################################
Block storage best practices
################################

We run a distributed storage system that by default retains three copies of
your data on different servers spread across a region (a datacenter).
We can afford to lose many disks and multiple storage nodes without losing any
data. As soon as a disk or storage node fails, our storage solution begins
recovering the data from an existing copy, always ensuring that three replicas
are present.

The storage solution is self managing and self healing, constantly placing
your data in optimal locations for data survival and resiliency. It runs
automated error checks in the background that can detect and recover a single
bit of incorrect data (bit rot), by comparing the three copies of the data and
ensuring they are identical.

The solution is designed and implemented with very high availability and data
resiliency in mind. It has no single points of failure.

***********************************
When to use each type of volume
***********************************

The root volume of your compute instance should only be used for operating
system data. We recommend you add additional volumes to your compute
instances to persist application data. For example: when running a MySQL
database, you should add at least one additional volume with enough space to
hold your database and mount it on ``/var/lib/mysql``.

While block volumes can be formatted and used independently, we highly
recommend you use a logical volume management layer, such as LVM, in
production environments. By using LVM you will be able to add additional
volumes and resize file-systems without downtime. Please consult the
documentation of your operating system for information on how to use LVM.

If you are using volumes independently (without LVM, in a development
scenario), then you must label your partitions to ensure they will be mounted
correctly. The order of the devices (sdb, sdc, etc) may change and, when
unlabelled, may result in them being mounted incorrectly.

*****************************
Volume names should be unique
*****************************

All volumes have a UUID that differentiate between them, however these are not
very easy to read for human users. Therefore it is a best practice to make sure
that you name your volumes uniquely. This is to avoid a situation
where you have multiple volumes with the same name (or UUIDs that you don't
recognise) which you plan to attach to different instance, but you are not able
to tell which volume holds which data.

.. note::

  Your names should never include any information on user IDs, emails, project
  information etc. You also need to avoid using '/' in your naming, instead you
  should use '-'

.. _maximising-disk-performance:

*********************************************
Best practice for maximising disk performance
*********************************************

When you are running workloads where I/O speed and consistency matter you will
probably want a volume that is performant in terms of it's IO access. To ensure
that this is the case the target volume should be created using one of the
NVMe storage tiers. There are three options available depending on the level
of IOPS cap you require.

It is also important to note that block storage volumes are are
**thin provisioned** ( also known as **sparse volumes** ). This means that the
actual disk space is only allocated as it is used and as such may become
fragmented or allocated in a sub-optimal manner. This in turn can possibly
impact the ability of a volume to make full use of it's IOPS capability.

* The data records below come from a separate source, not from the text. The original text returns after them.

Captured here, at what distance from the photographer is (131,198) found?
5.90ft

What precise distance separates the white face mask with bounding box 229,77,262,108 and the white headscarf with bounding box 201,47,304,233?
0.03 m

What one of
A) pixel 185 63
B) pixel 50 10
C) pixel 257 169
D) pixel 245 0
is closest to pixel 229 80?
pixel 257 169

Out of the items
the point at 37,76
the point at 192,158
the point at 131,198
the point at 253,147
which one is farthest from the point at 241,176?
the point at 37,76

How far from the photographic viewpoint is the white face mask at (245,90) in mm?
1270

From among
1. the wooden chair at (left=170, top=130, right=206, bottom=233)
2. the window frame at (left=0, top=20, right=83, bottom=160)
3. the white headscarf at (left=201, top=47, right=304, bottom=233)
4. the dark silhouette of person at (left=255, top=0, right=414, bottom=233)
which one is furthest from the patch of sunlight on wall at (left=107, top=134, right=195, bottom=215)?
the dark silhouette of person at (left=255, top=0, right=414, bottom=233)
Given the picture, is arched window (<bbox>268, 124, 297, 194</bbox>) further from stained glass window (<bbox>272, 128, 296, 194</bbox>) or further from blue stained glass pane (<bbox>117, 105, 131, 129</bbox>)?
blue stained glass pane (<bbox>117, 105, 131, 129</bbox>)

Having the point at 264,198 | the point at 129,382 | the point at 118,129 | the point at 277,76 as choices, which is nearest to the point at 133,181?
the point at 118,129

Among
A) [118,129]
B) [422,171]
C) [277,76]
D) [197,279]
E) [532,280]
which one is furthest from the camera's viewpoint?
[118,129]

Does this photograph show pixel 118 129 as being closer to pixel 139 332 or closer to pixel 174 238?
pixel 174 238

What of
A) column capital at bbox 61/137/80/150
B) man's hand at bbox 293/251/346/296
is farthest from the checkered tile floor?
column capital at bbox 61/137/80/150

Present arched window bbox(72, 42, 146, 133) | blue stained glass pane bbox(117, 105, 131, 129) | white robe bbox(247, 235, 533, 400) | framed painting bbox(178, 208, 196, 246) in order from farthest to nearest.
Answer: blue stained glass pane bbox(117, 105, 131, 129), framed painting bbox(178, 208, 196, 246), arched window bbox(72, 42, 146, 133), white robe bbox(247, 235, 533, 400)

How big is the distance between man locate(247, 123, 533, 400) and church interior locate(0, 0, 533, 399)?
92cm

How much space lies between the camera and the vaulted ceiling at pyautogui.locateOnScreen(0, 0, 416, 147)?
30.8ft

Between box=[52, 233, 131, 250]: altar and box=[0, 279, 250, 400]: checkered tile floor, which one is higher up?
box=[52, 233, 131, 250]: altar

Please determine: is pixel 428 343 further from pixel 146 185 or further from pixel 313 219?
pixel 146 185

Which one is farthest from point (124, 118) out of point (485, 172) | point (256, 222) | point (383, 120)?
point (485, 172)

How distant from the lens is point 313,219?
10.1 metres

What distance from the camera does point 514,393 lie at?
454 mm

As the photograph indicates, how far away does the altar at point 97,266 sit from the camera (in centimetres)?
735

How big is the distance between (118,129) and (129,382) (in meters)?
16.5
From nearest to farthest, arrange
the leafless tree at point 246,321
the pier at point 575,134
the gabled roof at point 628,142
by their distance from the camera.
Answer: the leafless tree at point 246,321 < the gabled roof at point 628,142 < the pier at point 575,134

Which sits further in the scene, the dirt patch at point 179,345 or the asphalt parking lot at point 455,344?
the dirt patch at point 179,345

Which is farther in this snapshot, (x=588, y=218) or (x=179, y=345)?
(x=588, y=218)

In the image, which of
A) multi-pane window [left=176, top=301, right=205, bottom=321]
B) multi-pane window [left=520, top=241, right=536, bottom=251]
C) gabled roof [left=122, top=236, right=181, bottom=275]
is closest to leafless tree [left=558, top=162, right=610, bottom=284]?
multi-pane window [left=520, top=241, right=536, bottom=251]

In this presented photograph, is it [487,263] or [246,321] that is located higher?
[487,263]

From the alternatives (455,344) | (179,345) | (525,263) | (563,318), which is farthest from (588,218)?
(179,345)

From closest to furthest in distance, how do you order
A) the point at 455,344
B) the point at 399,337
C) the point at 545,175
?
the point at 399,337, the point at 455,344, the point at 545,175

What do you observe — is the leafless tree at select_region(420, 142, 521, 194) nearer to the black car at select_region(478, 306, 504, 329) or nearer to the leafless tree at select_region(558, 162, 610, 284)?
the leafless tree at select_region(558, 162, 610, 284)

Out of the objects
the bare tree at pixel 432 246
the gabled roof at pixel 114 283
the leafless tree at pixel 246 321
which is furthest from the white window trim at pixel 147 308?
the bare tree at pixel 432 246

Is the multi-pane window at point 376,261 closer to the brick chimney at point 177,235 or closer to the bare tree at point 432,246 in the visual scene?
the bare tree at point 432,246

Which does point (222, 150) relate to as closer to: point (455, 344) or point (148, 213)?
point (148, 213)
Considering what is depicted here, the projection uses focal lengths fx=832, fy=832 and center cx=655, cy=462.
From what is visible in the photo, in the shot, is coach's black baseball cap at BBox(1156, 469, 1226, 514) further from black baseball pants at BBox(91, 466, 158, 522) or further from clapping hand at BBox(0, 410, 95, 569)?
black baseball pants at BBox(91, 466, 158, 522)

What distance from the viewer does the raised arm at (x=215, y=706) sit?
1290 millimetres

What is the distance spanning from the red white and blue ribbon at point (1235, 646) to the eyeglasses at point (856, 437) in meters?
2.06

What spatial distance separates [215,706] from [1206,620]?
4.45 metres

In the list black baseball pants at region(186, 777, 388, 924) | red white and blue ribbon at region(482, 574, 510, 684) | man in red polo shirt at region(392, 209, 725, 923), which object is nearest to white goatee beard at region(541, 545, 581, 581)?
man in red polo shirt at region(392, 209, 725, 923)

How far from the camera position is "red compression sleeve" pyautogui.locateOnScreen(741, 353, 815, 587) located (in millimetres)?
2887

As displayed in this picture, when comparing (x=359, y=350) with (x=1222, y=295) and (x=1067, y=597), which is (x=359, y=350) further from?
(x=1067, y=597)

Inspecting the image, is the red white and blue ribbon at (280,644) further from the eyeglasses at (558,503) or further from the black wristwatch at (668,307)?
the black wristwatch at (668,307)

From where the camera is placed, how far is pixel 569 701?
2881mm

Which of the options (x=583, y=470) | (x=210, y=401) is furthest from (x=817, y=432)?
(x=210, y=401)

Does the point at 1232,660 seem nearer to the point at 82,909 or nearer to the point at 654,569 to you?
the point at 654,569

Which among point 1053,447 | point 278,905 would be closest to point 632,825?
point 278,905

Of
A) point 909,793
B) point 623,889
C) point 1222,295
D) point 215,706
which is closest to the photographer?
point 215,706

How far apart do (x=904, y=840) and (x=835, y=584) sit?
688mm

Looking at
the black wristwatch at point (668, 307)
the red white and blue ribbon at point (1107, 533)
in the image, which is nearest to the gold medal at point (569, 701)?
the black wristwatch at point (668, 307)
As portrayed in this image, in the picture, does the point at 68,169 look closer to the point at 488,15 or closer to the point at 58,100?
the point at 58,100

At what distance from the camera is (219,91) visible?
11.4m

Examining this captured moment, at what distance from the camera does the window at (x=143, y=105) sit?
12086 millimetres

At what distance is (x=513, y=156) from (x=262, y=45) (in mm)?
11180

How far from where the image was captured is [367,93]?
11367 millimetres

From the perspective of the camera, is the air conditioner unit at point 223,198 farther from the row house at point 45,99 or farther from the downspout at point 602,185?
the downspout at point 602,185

For volumes where IO performance is critical it is possible to minimise this
impact by pre-allocating the storage. This is achieved by writing zeroes to
the disk after it is created but before creating the filesystem, thus ensuring
that a more optimal allocation is done on the storage layer.

**Before**  the volume is partitioned and the filesystem has been created,
run the following command to pre-allocate the storage. In this example our
disk is attached as /dev/vdx.

.. code:: shell

   $ dd if=dev/zero of=/dev/vdx bs=1M

Once this has completed create the disk partitions and filesystem as required.

.. _io-readahead:

I/O Readahead
=============

It is recommended to increase the I/O readahead value for the volume to improve
performance. This parameter determines the number of kilobytes that the kernel
will read ahead during a sequential read operation.

The default value for this is 128KB but it is possible to increase this up to
around 2048KB. This should drastically improve sequential read performance, and
can be done using a script in /etc/udev/rules.d/.

Here is an example of what this script might look like.

.. code-block:: console

  $ sudo cat /etc/udev/rules.d/read-ahead-kb.rules
  SUBSYSTEM=="block", KERNEL=="vd[a-z]" ACTION=="add|change",
  ATTR{queue/read_ahead_kb}="1024"

This change is highly recommended if your workload is doing a lot of large
streaming reads.